When I get to the point that I'm ready to plunk down that chunk of change for track, turnouts, turnout motors, power supplies, and other electronics I'll see what he can do on a "bulk" order.

The other thing is, I'm buying all my rolling stock used with the intent of upgrading the running gear and weathering it, since that's part of the adventure... for me.


----------



## J.C. (Dec 24, 2016)

I use mail order because I have no choice the closest hobby shop is over 150 miles away , on occasions that I have to go to Tucson VA 215 miles . I always stop in the ace hardware there great hobby shop and pick up a few things , but mainly use mail order.


----------



## Old_Hobo (Feb 20, 2014)

Very few on-line train purchases. I am fortunate enough to have the best train hobby shop in the country right here....and I volunteer and work with the owner at train shows, etc.....
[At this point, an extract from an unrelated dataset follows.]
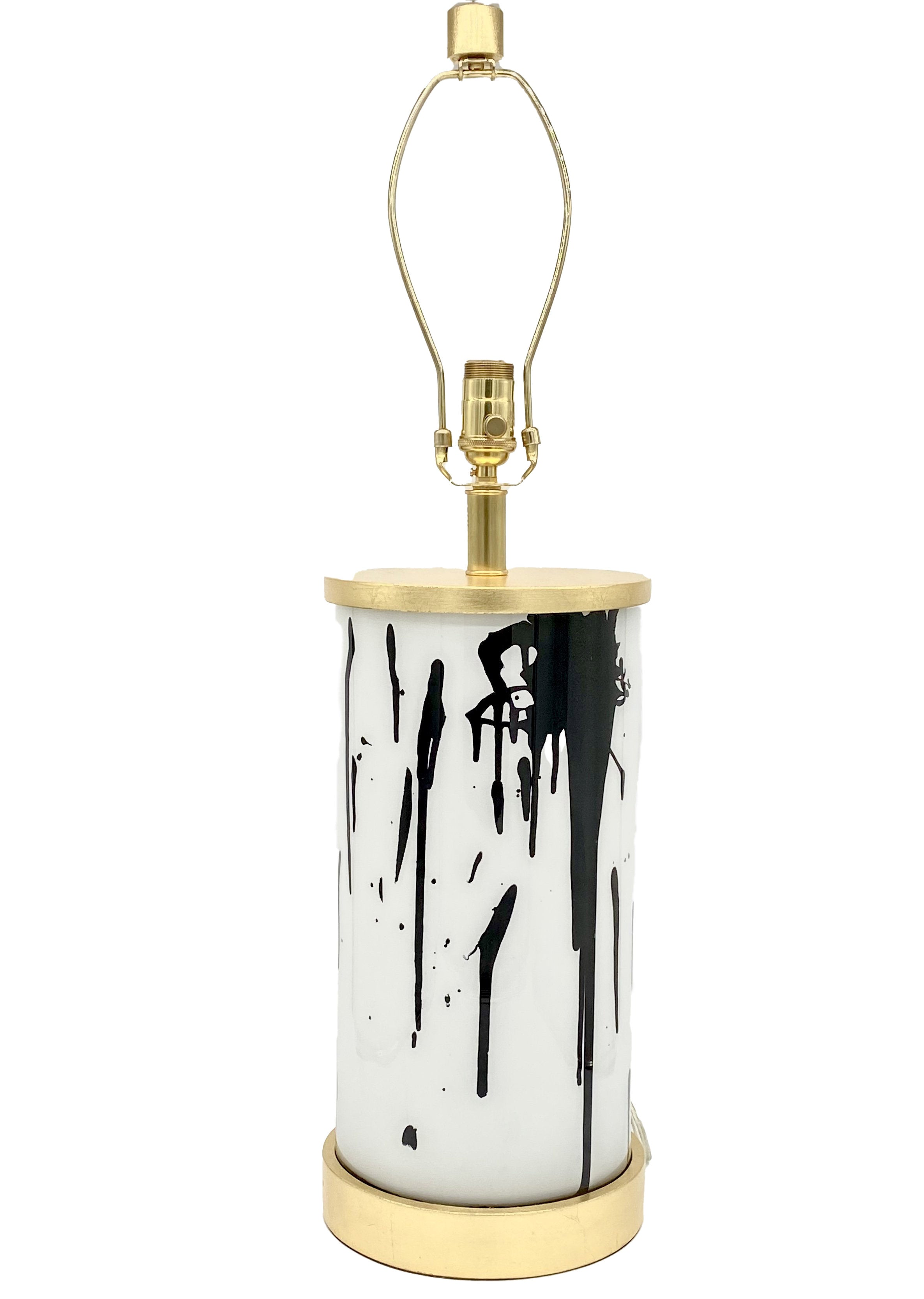 Paint Splatter Cylinder Lamp, Black/Gold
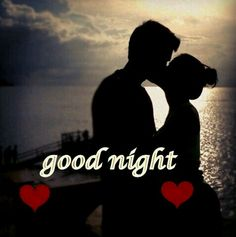We send good night images to our friends before sleeping at night. If you are also searching for Good Night Images and Good Night Quotes. Funny Good Night Quotes, Good Night Love Messages, Good Night Prayer, Good Night Greetings, Good Night Wishes, Good Night Couple, Good Night I Love You, Good Night Gif, Good Night Sweet Dreams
My train life couldn't be better.....


----------



## Lehigh74 (Sep 25, 2015)

Reading the thread title, I thought you meant how many use the US mail to send an order slip and a check. I actually did that in the distant past, but not for many years.

I suspect almost everyone here buys items on the internet. Shopping (from finding the best price to finding the exact item you are looking for) is just too easy not to take advantage of.

Most of my train purchases are on line, but I try to make some buys at local hobby shops. Even though prices are usually higher at the brick and mortar stores, if we don't patronize them, they will be gone.


----------



## Old_Hobo (Feb 20, 2014)

Bingo!


----------



## MichaelE (Mar 7, 2018)

I understand that all too well. Maybe the B&M stores should think about branching out to the internet to try and keep their in-store prices more reasonable. ???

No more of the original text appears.